Abstract
We used SK-N-SH human neuroblastoma cells to test the hypothesis that adrenomedullin (ADM), a multifunctional neuropeptide, stimulates nitric oxide (NO) release by modulating intracellular free calcium concentration ([Ca2+]i) in neuron-like cells. We used a nitrite assay to demonstrate that ADM (10 pm to 100 nm) stimulated NO release from the cells, with a maximal response observed with 1 nm at 30 min. This response was blocked by 1 nm ADM22–52, an ADM receptor antagonist or 2 μm vinyl-l-NIO, a neuronal NO synthase inhibitor. In addition, 5 μm 1,2-bis(2-aminophenoxy)ethane-N,N,N′,N′-tetraacetic acid acetoxymethyl ester, an intracellular calcium chelator, eliminated the ADM-induced NO release. Similar results were observed when the cells were incubated in calcium-free medium or when l-type calcium channels were inhibited with 5 μm nifedipine or 10 μm nitrendipine. Depletion of calcium stores in the endoplasmic reticulum (ER) with 1 μm cyclopiazonic acid or 150 nm thapsigargin, or inhibition of ryanodine-sensitive receptors in the ER with 10 μm ryanodine attenuated the ADM-induced NO release. NO responses to ADM were mimicked by 1 mm dibutyryl cAMP, a cAMP analog, and were abrogated by 5 μm H-89, a protein kinase A inhibitor. Furthermore, Fluo-4 fluorescence-activated cell sorter analysis showed that ADM (1 nm) significantly increased [Ca2+]i at 30 min.
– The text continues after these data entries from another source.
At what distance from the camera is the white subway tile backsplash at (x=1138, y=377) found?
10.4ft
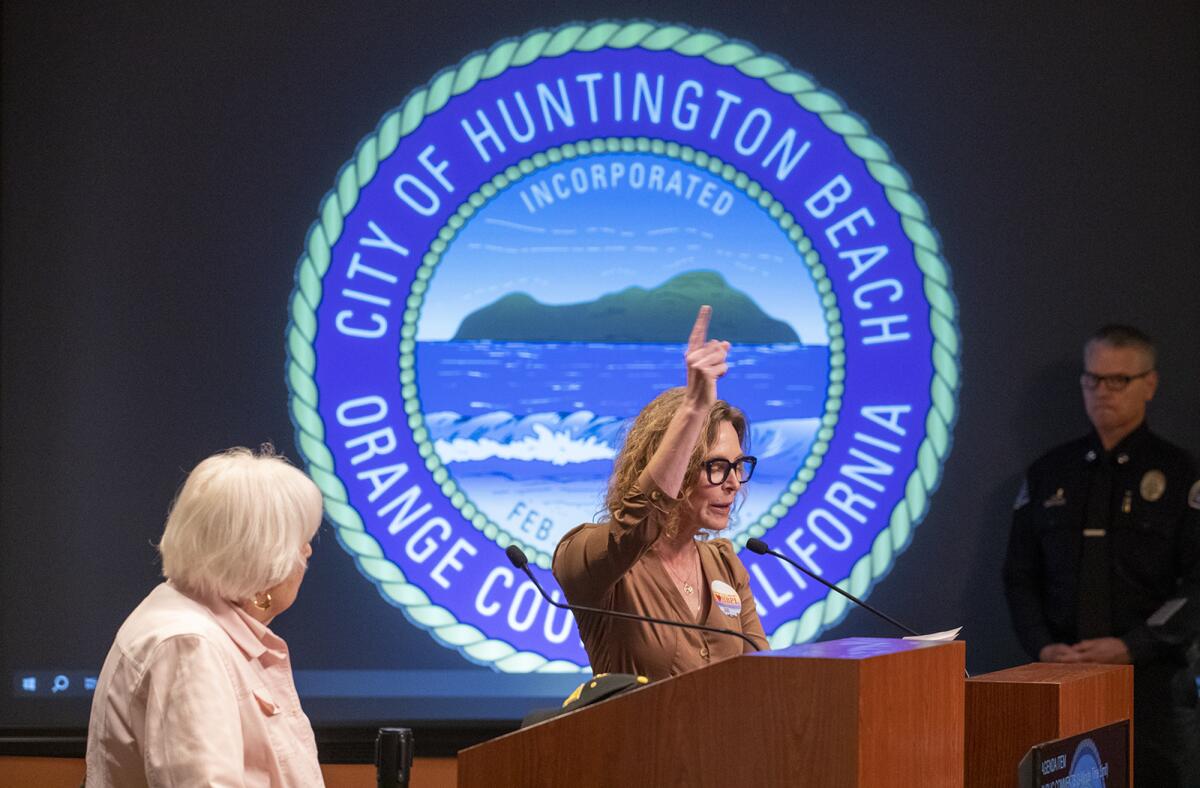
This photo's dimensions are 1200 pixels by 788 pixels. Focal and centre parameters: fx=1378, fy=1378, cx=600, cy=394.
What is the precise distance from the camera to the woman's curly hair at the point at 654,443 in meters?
2.55

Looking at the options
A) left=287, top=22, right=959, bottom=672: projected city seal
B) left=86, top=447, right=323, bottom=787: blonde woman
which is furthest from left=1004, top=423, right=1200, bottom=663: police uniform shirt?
left=86, top=447, right=323, bottom=787: blonde woman

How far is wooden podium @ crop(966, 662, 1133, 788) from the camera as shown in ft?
6.81

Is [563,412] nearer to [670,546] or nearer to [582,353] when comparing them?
[582,353]

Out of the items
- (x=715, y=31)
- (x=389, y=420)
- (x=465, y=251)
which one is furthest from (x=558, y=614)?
(x=715, y=31)

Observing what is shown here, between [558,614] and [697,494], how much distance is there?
171 cm

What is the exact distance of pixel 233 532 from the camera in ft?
6.31

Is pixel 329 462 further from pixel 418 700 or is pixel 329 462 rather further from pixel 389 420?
pixel 418 700

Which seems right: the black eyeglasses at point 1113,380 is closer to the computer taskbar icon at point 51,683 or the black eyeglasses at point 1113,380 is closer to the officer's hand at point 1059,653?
the officer's hand at point 1059,653

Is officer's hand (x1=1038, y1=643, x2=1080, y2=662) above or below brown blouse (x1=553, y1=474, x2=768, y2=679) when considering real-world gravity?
below

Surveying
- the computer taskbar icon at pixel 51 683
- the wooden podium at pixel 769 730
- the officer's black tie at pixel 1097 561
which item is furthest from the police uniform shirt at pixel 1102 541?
the computer taskbar icon at pixel 51 683

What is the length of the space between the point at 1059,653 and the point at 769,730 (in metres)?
2.53

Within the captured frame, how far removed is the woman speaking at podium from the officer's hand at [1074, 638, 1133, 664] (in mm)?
1582

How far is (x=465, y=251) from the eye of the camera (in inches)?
167

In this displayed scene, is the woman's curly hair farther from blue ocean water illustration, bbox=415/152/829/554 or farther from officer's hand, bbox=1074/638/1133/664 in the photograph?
officer's hand, bbox=1074/638/1133/664
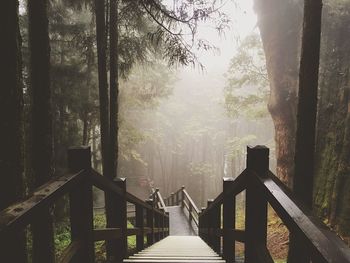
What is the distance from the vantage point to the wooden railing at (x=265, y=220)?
1315 millimetres

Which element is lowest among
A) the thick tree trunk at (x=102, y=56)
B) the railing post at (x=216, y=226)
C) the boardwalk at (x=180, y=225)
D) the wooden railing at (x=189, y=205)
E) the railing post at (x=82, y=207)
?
the boardwalk at (x=180, y=225)

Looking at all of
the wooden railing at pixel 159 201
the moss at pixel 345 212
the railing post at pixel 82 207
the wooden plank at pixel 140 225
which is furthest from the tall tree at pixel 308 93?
the wooden railing at pixel 159 201

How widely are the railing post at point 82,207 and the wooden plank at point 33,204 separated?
0.18 metres

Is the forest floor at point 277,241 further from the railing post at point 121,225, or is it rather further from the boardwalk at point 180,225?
the railing post at point 121,225

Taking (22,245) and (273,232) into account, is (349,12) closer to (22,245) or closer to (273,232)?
(273,232)

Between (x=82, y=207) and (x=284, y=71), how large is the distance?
45.3 ft

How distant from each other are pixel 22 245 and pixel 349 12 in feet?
39.9

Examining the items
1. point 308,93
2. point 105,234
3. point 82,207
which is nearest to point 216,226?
point 308,93

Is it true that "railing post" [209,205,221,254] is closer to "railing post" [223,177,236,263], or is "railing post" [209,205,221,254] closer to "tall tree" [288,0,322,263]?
"tall tree" [288,0,322,263]

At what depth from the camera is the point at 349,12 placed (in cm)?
1127

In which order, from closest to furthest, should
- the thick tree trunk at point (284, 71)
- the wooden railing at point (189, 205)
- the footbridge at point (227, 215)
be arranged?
the footbridge at point (227, 215) → the thick tree trunk at point (284, 71) → the wooden railing at point (189, 205)

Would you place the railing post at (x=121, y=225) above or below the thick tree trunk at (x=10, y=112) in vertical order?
below

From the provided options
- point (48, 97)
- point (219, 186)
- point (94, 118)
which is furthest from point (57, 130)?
point (219, 186)

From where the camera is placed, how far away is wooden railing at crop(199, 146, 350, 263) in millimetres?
1315
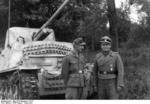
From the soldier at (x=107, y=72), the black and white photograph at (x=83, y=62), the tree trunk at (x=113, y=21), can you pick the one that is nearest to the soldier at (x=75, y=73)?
the black and white photograph at (x=83, y=62)

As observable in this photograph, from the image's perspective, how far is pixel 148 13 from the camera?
12.1 metres

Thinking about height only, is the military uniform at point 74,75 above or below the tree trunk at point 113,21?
below

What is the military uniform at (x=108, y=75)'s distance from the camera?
6352 millimetres

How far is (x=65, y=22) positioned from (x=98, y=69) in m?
14.9

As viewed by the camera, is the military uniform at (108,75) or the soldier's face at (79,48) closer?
the military uniform at (108,75)

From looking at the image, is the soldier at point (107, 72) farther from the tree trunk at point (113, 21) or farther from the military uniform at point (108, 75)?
the tree trunk at point (113, 21)

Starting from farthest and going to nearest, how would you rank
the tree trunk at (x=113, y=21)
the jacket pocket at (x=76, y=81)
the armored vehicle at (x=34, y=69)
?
the tree trunk at (x=113, y=21), the armored vehicle at (x=34, y=69), the jacket pocket at (x=76, y=81)

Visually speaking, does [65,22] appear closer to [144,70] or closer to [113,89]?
[144,70]

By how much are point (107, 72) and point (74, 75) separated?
2.20 ft

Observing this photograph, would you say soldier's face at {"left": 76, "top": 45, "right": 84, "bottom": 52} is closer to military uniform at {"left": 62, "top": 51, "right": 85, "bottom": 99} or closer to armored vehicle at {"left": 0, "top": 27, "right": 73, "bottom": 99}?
military uniform at {"left": 62, "top": 51, "right": 85, "bottom": 99}

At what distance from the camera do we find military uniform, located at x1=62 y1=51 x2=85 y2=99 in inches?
262

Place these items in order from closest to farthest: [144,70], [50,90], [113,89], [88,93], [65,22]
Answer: [113,89] → [88,93] → [50,90] → [144,70] → [65,22]

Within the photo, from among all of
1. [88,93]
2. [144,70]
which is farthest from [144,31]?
[88,93]

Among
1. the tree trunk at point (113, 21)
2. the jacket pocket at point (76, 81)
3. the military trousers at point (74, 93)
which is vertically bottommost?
the military trousers at point (74, 93)
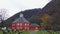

This response was blocked by nifedipine (5 μm) or H-89 (5 μm) and was reduced by ryanodine (10 μm). These results suggest that ADM stimulates calcium influx through l-type calcium channels and ryanodine-sensitive calcium release from the ER, probably via cAMP-protein kinase A-dependent mechanisms. These elevations in [Ca2+]i cause activation of neuronal NO synthase and NO release.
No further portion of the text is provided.